Record excerpts:
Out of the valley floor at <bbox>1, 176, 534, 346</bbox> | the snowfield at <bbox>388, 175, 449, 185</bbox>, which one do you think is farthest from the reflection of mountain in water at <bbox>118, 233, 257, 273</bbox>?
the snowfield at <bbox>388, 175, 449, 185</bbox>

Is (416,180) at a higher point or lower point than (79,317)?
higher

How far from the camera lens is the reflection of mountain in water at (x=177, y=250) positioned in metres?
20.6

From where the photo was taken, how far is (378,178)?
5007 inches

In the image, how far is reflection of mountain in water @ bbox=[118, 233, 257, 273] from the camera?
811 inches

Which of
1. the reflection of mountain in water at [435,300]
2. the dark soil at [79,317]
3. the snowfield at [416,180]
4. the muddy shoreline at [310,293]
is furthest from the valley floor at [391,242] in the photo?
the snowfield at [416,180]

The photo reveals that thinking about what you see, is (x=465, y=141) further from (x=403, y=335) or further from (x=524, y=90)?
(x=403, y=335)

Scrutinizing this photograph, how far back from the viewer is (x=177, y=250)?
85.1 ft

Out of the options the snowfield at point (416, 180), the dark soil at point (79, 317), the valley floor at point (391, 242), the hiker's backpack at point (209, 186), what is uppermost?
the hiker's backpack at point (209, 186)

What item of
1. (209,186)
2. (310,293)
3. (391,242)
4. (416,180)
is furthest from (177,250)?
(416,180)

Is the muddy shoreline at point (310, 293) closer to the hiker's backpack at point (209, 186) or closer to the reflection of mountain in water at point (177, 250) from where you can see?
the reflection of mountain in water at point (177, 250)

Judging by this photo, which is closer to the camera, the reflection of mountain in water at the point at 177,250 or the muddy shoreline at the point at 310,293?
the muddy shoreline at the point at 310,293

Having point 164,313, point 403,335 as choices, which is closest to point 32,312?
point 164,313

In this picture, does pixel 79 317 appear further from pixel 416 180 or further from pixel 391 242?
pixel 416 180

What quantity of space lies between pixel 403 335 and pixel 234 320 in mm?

Exercise: The records above should be returned exactly.

Solution:
Out of the valley floor at <bbox>1, 176, 534, 346</bbox> | the snowfield at <bbox>388, 175, 449, 185</bbox>, which one do you think is farthest from the reflection of mountain in water at <bbox>118, 233, 257, 273</bbox>?
the snowfield at <bbox>388, 175, 449, 185</bbox>

Is (416,180) at a higher point or lower point than (79,317)?
higher

How far from the camera lens is the reflection of mountain in water at (x=177, y=250) positioned in metres?
20.6

From where the photo was taken, how far is (378,178)?
5007 inches

In the image, how far is reflection of mountain in water @ bbox=[118, 233, 257, 273] from the camera?
811 inches

Which of
1. the reflection of mountain in water at [435,300]
2. the dark soil at [79,317]
3. the snowfield at [416,180]
4. the muddy shoreline at [310,293]
is furthest from the valley floor at [391,242] in the photo?
the snowfield at [416,180]

The photo reveals that thinking about what you see, is (x=465, y=141) further from (x=403, y=335) or further from (x=524, y=90)?
(x=403, y=335)

Scrutinizing this photograph, how far back from the viewer is (x=177, y=250)?
85.1 ft

Out of the options the snowfield at point (416, 180), the dark soil at point (79, 317), the valley floor at point (391, 242), the hiker's backpack at point (209, 186), what is uppermost?
the hiker's backpack at point (209, 186)

What item of
1. (209,186)
2. (310,293)
3. (391,242)
4. (416,180)
is furthest from (177,250)?
(416,180)

Is the muddy shoreline at point (310, 293) closer to the hiker's backpack at point (209, 186) or closer to the reflection of mountain in water at point (177, 250) from where you can see?
the reflection of mountain in water at point (177, 250)

Judging by this photo, which is closer to the camera, the reflection of mountain in water at the point at 177,250 or the muddy shoreline at the point at 310,293?
the muddy shoreline at the point at 310,293

Having point 164,313, point 403,335 as choices, which is closest to point 32,312?
point 164,313

In this picture, does pixel 79 317 appear further from pixel 416 180 or further from pixel 391 242?
pixel 416 180

What quantity of space lies between pixel 403 335 and pixel 234 320 in mm?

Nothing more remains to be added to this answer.